Director of the Norwegian Police Security Service
- Incumbent
- Assumed office 1 December 2022
- Deputy: Inga Bejer Engh
- Preceded by: Hans Sverre Sjøvold

Chief of Police of Oslo
- In office 12 August 2019 – 30 November 2022
- Deputy: Bjørn Vandvik Cecilie Lilaas-Skari
- Preceded by: Hans Sverre Sjøvold
- Succeeded by: Ida Melbo Øystese

Personal details
- Born: 24 April 1963 (age 63) Asker, Norway
- Occupation: Police officer Civil servant

= Beate Gangås =

Norwegian police officer and civil servant

Beate Gangås (born 24 April 1963) is a Norwegian police officer and civil servant. She is currently the director of the Norwegian Police Security Service since 2022. She previously served as the Oslo Chief of Police from 2019 to 2022.

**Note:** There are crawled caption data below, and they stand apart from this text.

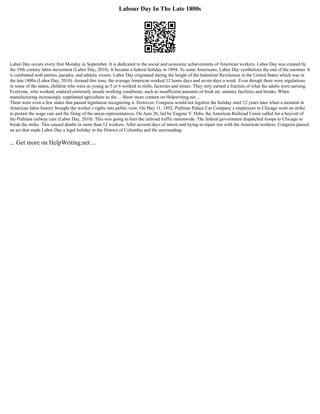 Labour Day In The Late 1800s
Labor Day occurs every first Monday in September. It is dedicated to the social and economic achievements of American workers. Labor Day was created by
the 19th century labor movement (Labor Day, 2010). It became a federal holiday in 1894. To some Americans, Labor Day symbolizes the end of the summer. It
is celebrated with parties, parades, and athletic events. Labor Day originated during the height of the Industrial Revolution in the United States which was in
the late 1800s (Labor Day, 2010). Around this time, the average American worked 12 hours days and seven days a week. Even though there were regulations
in some of the states, children who were as young as 5 or 6 worked in mills, factories and mines. They only earned a fraction of what the adults were earning.
Everyone, who worked, endured extremely unsafe working conditions, such as insufficient amounts of fresh air, sanitary facilities and breaks. When
manufacturing increasingly supplanted agriculture as the ... Show more content on Helpwriting.net ...
There were even a few states that passed legislation recognizing it. However, Congress would not legalize the holiday until 12 years later when a moment in
American labor history brought the worker s rights into public view. On May 11, 1892, Pullman Palace Car Company s employees in Chicago went on strike
to protest the wage cuts and the firing of the union representatives. On June 26, led by Eugene V. Debs, the American Railroad Union called for a boycott of
the Pullman railway cars (Labor Day, 2010). This was going to hurt the railroad traffic nationwide. The federal government dispatched troops to Chicago to
break the strike. This caused deaths in more than 12 workers. After several days of unrest and trying to repair ties with the American workers, Congress passed
an act that made Labor Day a legal holiday in the District of Columbia and the surrounding
... Get more on HelpWriting.net ...
 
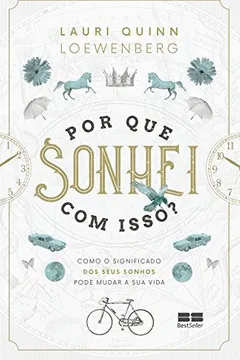 Livro Por que Sonhei com Isso? - Resumo, Resenha, PDF, etc.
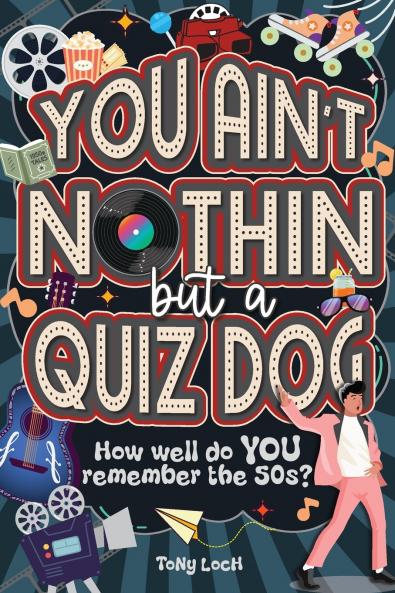 You Ain't Nothin But A Quiz Dog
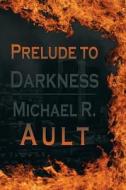 Prelude to Darkness: World in Darkness Book 1 di Michael Ross Ault edito da Createspace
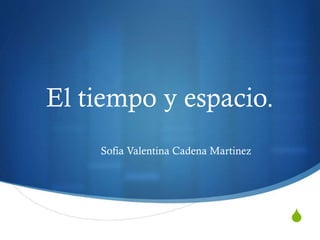El tiempo y espacio.
Sofia Valentina Cadena Martinez

S

 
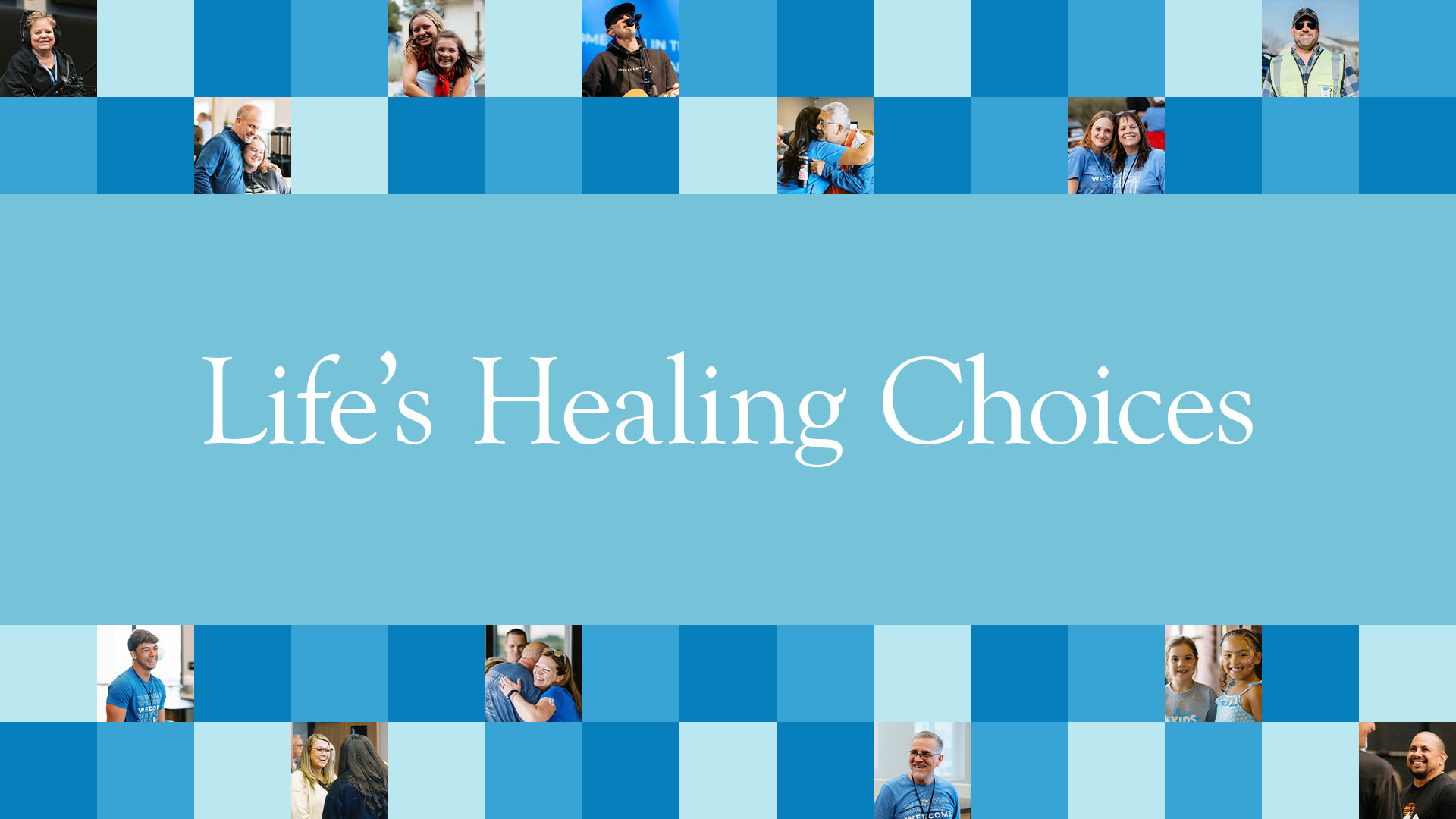 LIFE'S HEALING CHOICES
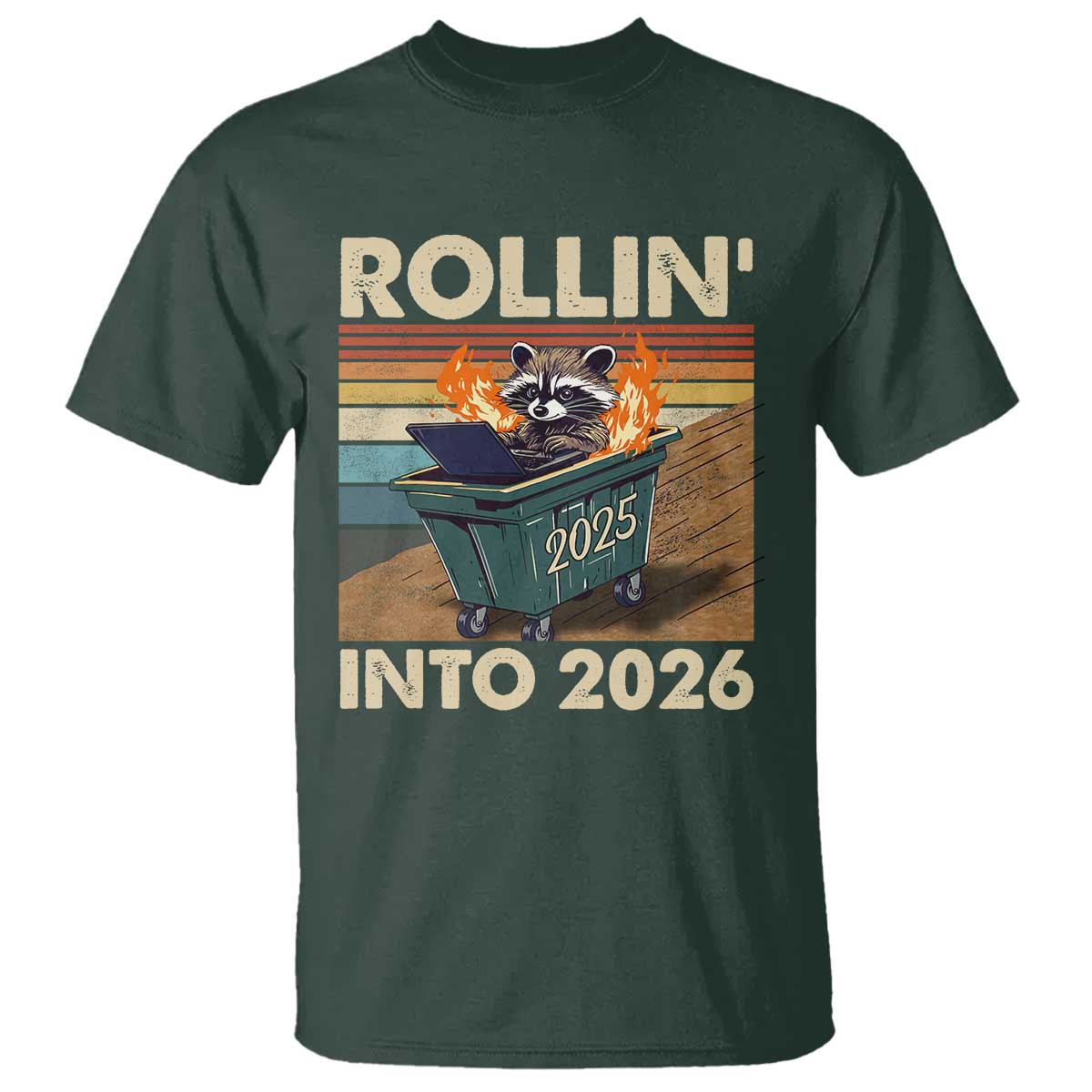 Funny Raccoon Rollin Into 2026 T Shirt New Year Dumpster Fire - Wonder Print Shop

She was born in Asker. In her younger days, she played football for Asker.

She graduated from the University of Oslo with the cand.jur. degree in 1991. She worked for the Norwegian Directorate for Health from 1991 to 1992, served as a police prosecutor in Vest-Finnmark in 1992 before being hired in the Oslo police. From 2001 to 2006, she worked in the National Police Directorate. In 2006, she was appointed as the Norwegian Equality and Anti-Discrimination Ombud, a merger between the Centre for Equality, the Equality Ombud and the Centre Against Ethnic Discrimination. She became the chief of police in Østfold Police District in 2010, and in Oslo Police District in 2019.

In October 2022, she was appointed director of the Norwegian Police Security Service. She assumed office on 1 December.

Openly lesbian, she became the first LGBT police chief in Norway.